▶ **TASKS TO COMPLETE**:
1: In the passage on the Segment Processing PR, reproduce the stretch from "Getting rid of" through "lists, footers etc.".
2: According to the passage on the Segment Processing PR, why is processing each labelled section separately quicker than processing the whole document at once?
3: Decide whether each statement agrees with the passage on the Segment Processing PR, answering yes or no and quoting the deciding words:
(a) Using the PR to handle sections separately requires breaking up the document.
(b) A conditional controller lets you apply different PRs to each section.
(c) HTML files may contain javascript that you don't want to process.
[GIVEN PASSAGE]
The Segment Processing PR¶

What is it?¶

● PR which enables you to process labelled sections of a document independently, one at a time
● Useful for

● very large documents

● when you want annotations in different sections to be independent of each other

● when you only want to process certain sections within a document

Processing large documents¶

• If you have a very large document, processing it may be very slow
• One solution is to chop it up into smaller documents and process each one separately, using a datastore to avoid keeping all the documents in memory at once
• But this means you then need to merge all the documents back afterwards
• The Segment Processing PR does this all in one go, by processing each labelled section separately
• This is quicker than processing the whole document in one go, because storing a lot of annotations (even if they are not being accessed) slows down the processing

Processing Sections Independently¶

• Another problem with large documents can arise when you want to handle each section separately
• You may not want annotations to be co-referenced across sections, for instance if a web page has profiles of different people with similar names
• Using the Segment Processing PR enables you to handle each section separately, without breaking up the document
• It also enables you to use different PRs for each section, using a conditional controller
• For example, some documents may have sections in different languages

Problematic co-references¶

problematiccoreferences

Getting rid of the junk¶

• Another very common problem is that some documents contain lots of “junk” that you don't want to process, e.g. HTML files contain javascript or contents lists, footers etc.
[/GIVEN PASSAGE]
[GIVEN ENTRIES]
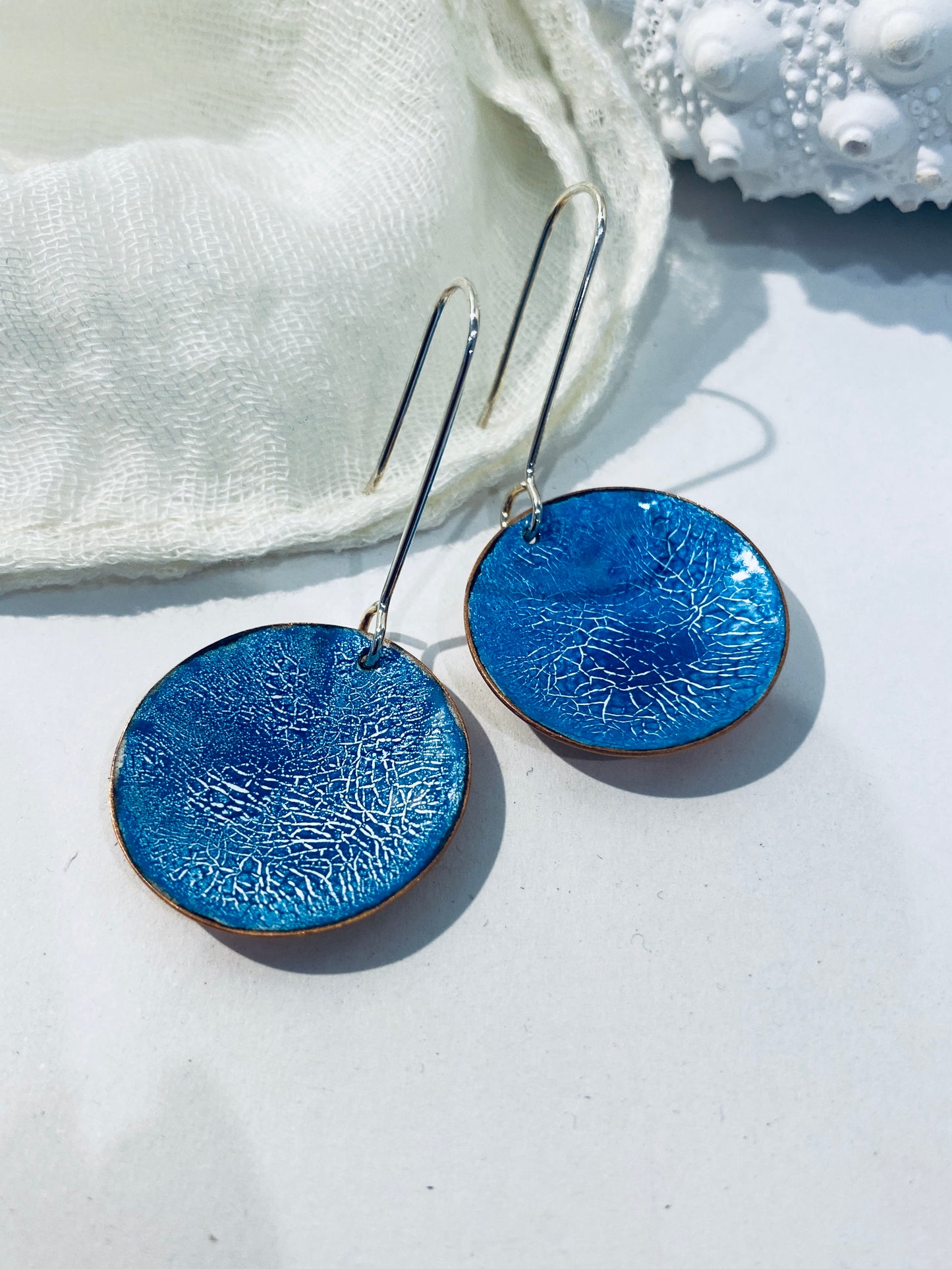 Earring Art - #059 - Copper Enamel Earrings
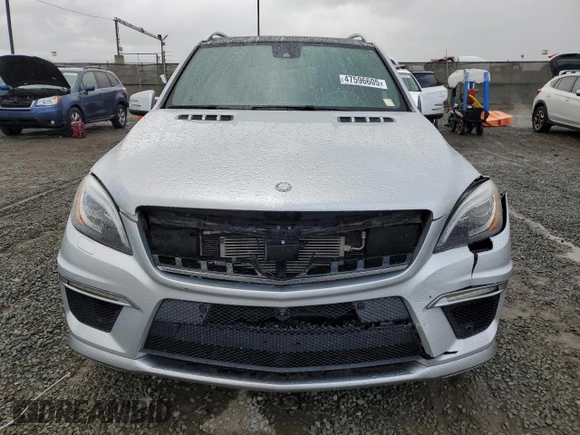 2015 Mercedes-Benz M 63 AMG with VIN 4JGDA7EB7FA504173, listed as a Copart auction lot 47596605 with 114,001 mi miles and Salvage Title. Bid and sale history available at carsss.com. Image 5.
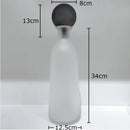 frosted glass vase for artificial flowers modern decoration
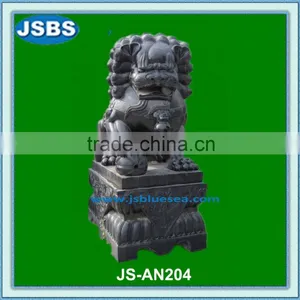 Outdoor Hand Polishing Natural Stone fu Dog Statue thumbnail-1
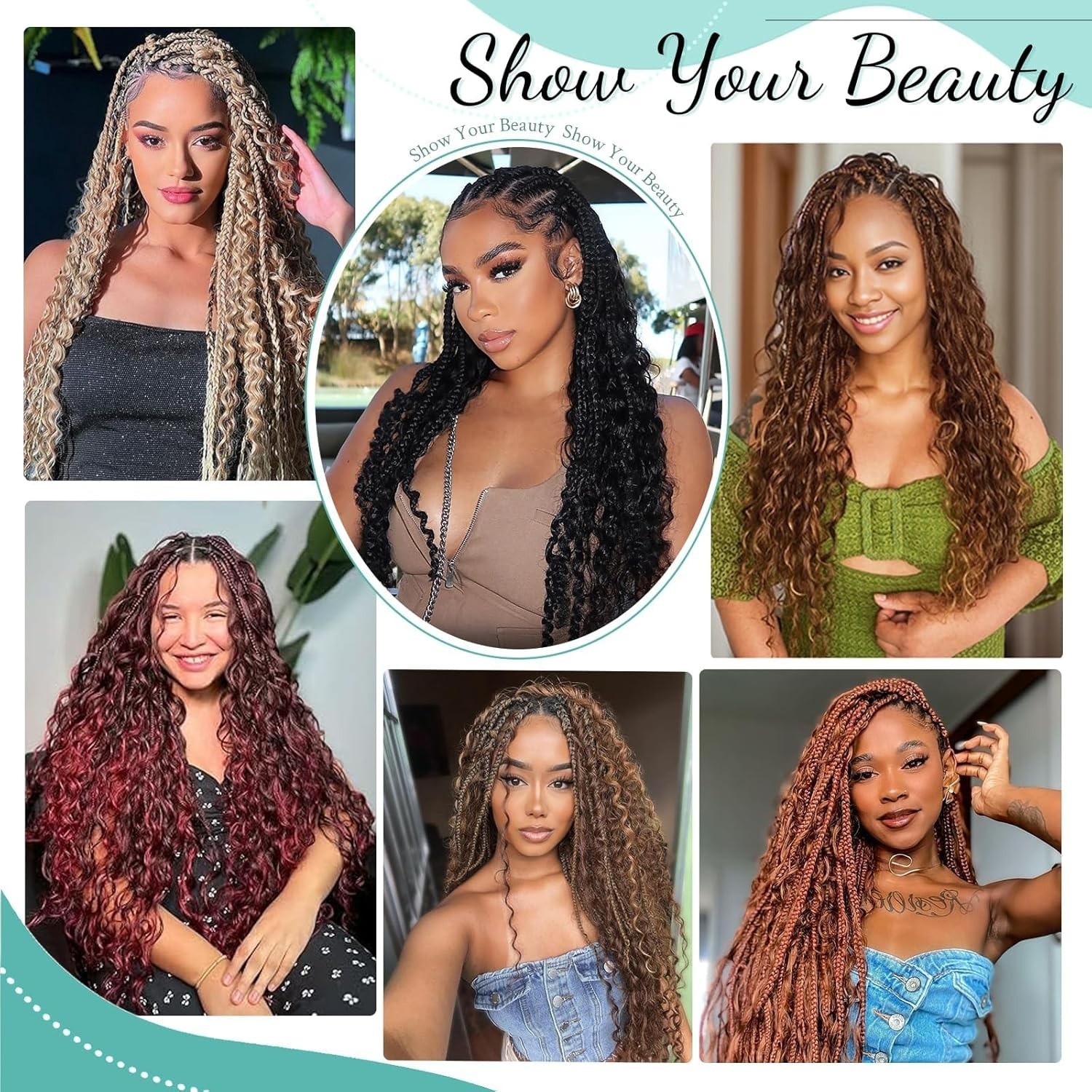 Brazilian Remy Curly Human Hair for Boho Braids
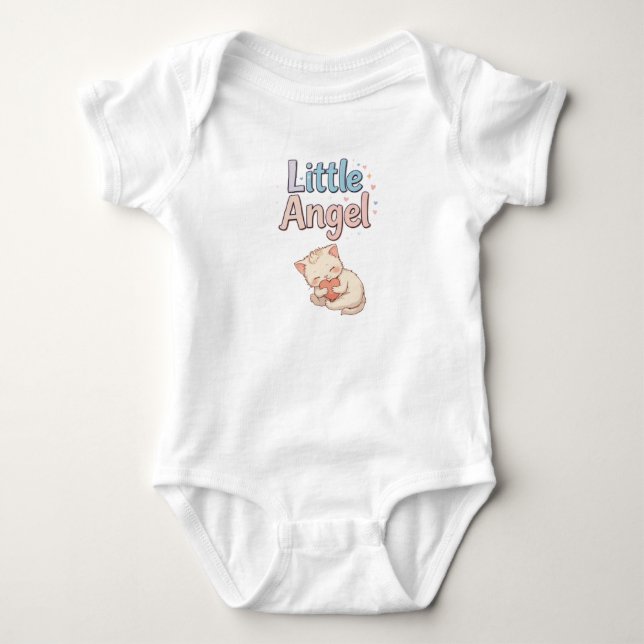 Little Angel Baby cat Baby Bodysuit (Front)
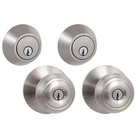Defiant Hartford Satin Nickel Single Cylinder Keyed Entry Project Pack Open. Price: $27.99.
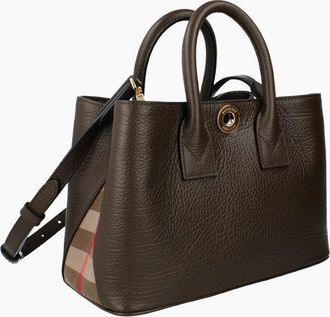 Burberry Womens Burberry Bermondsey Handbag Ebony Brown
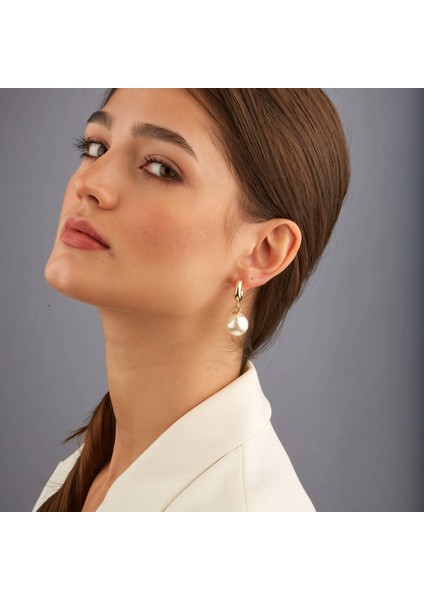 Hailey Kadın Top Incili Halka Küpe, Altın fırsatları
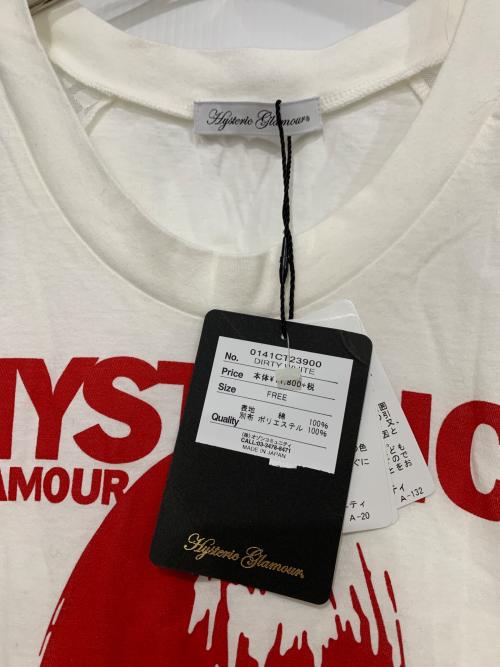 Hysteric Glamour（ヒステリックグラマー）Hysteric Glamour (ヒステリックグラマー) 半袖カットソー ホワイト サイズ:FREE 未使用品の古着・服飾アイテム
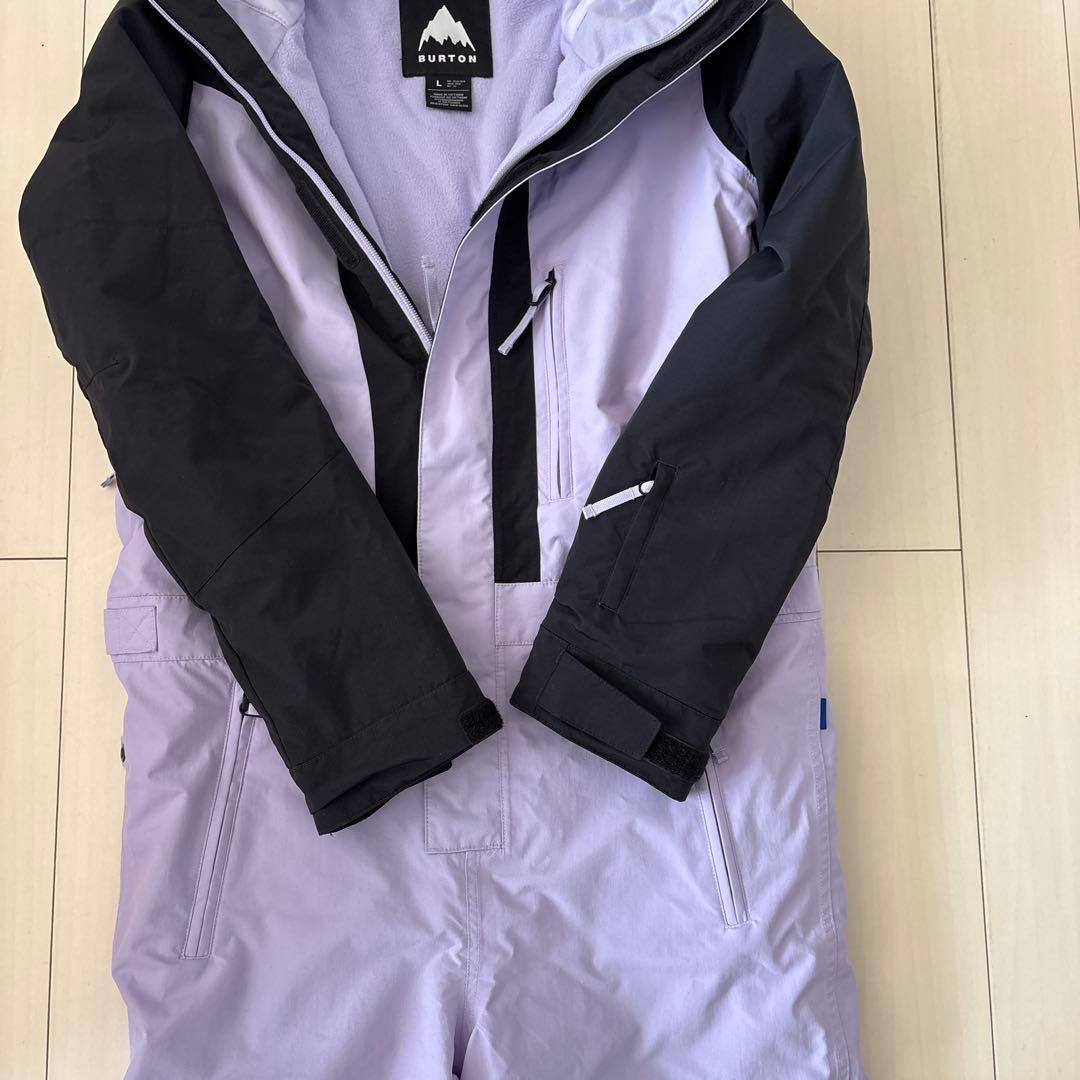 BURTON スキーウェア Lサイズ 紫/黒　キッズ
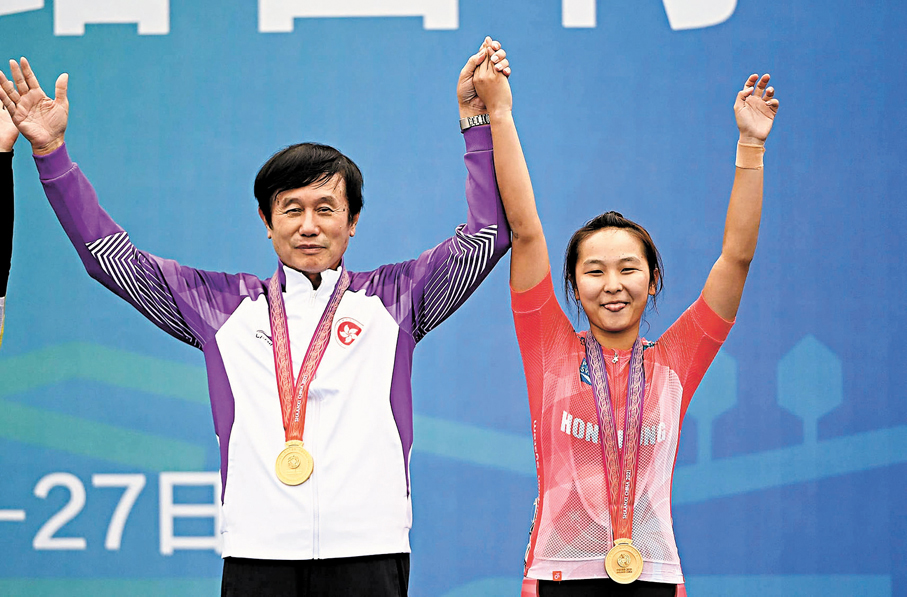 ●2021年陝西全運會奪金，Ceci自此信心大增。 資料圖片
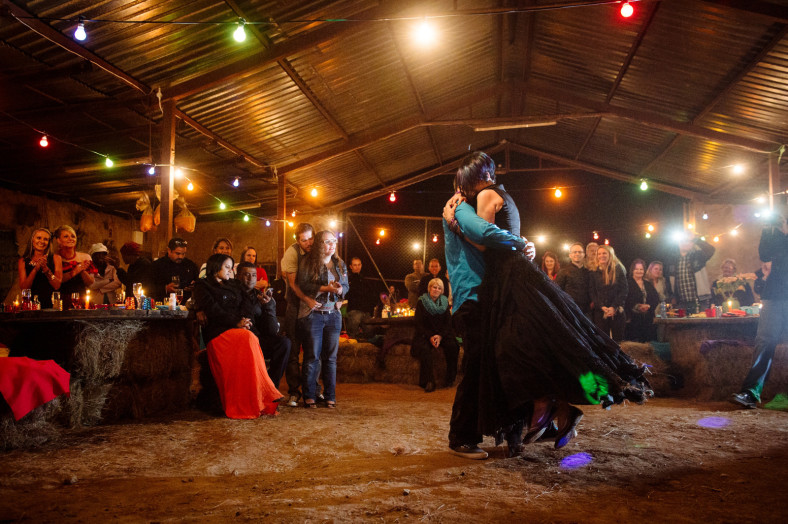 barn wedding first dance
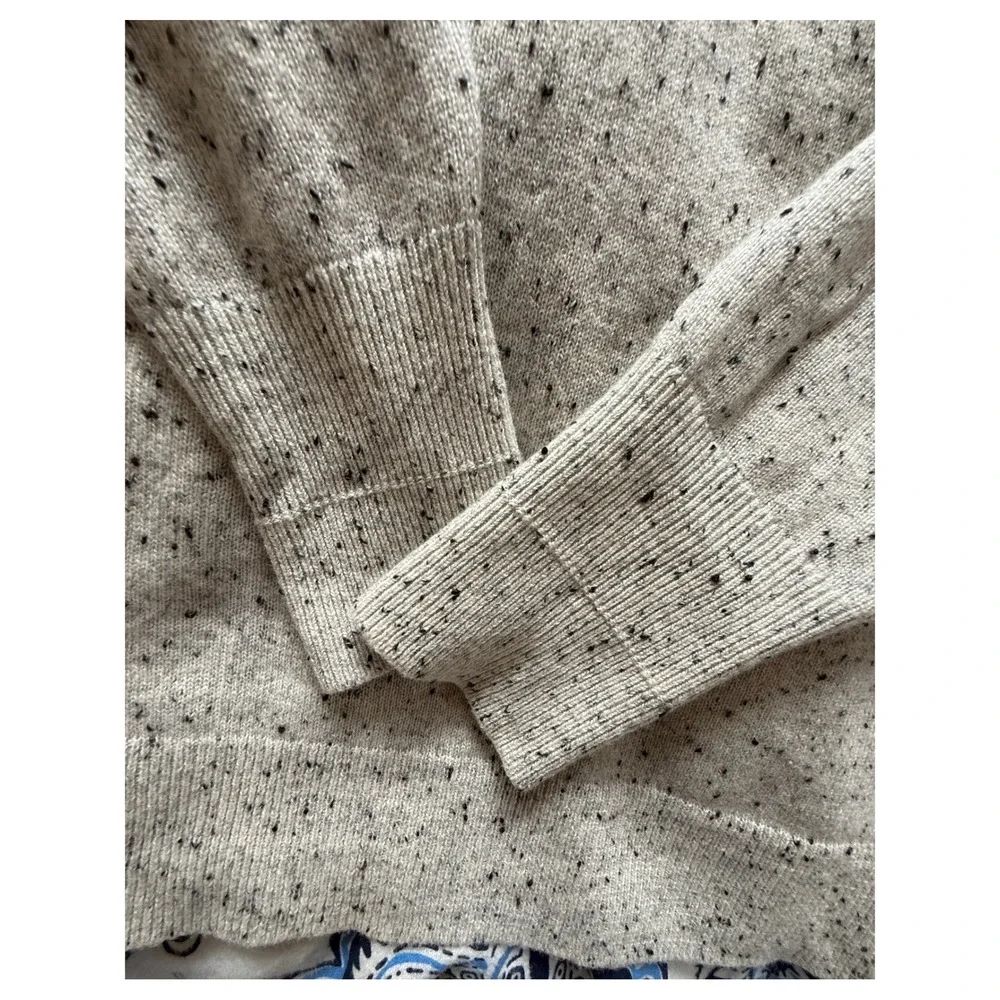 Everlane Cashmere Crewneck‎ Sweater Oatmeal Donegal Speckled Beige Womens Small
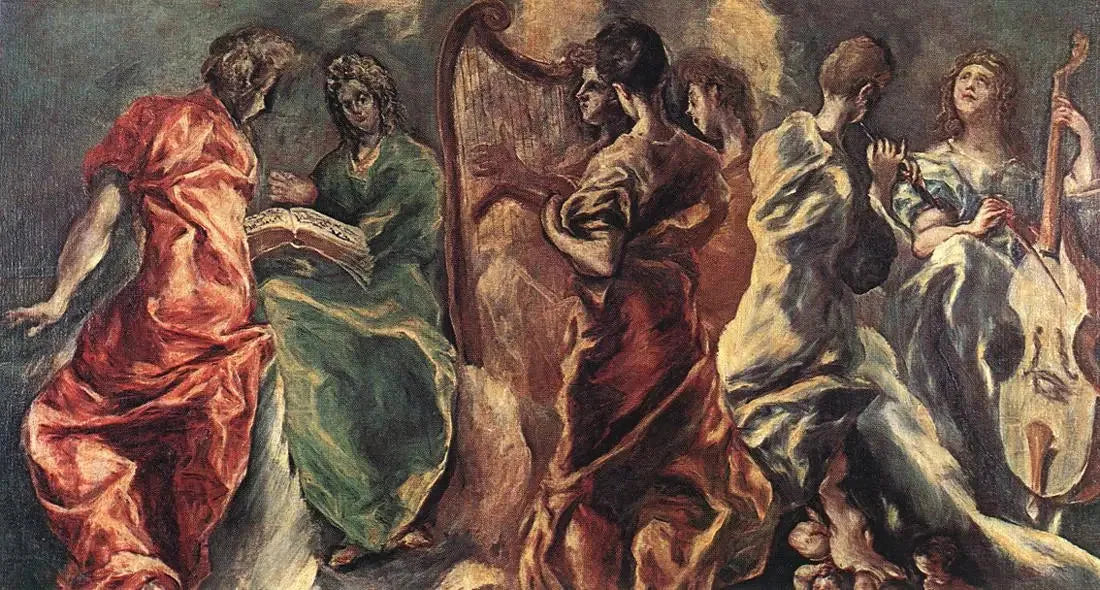 Le Concert des anges - El Greco image 1 copie peinte à la main à l’huile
[/GIVEN ENTRIES]
▶ **YOUR RESPONSES**:
1:
Getting rid of the junk¶

• Another very common problem is that some documents contain lots of “junk” that you don't want to process, e.g. HTML files contain javascript or contents lists, footers etc.

2: Storing a lot of annotations slows down the processing, even if they are not being accessed.

3:
(a) No: "Using the Segment Processing PR enables you to handle each section separately, without breaking up the document"
(b) Yes: "It also enables you to use different PRs for each section, using a conditional controller"
(c) Yes: "HTML files contain javascript or contents lists, footers etc."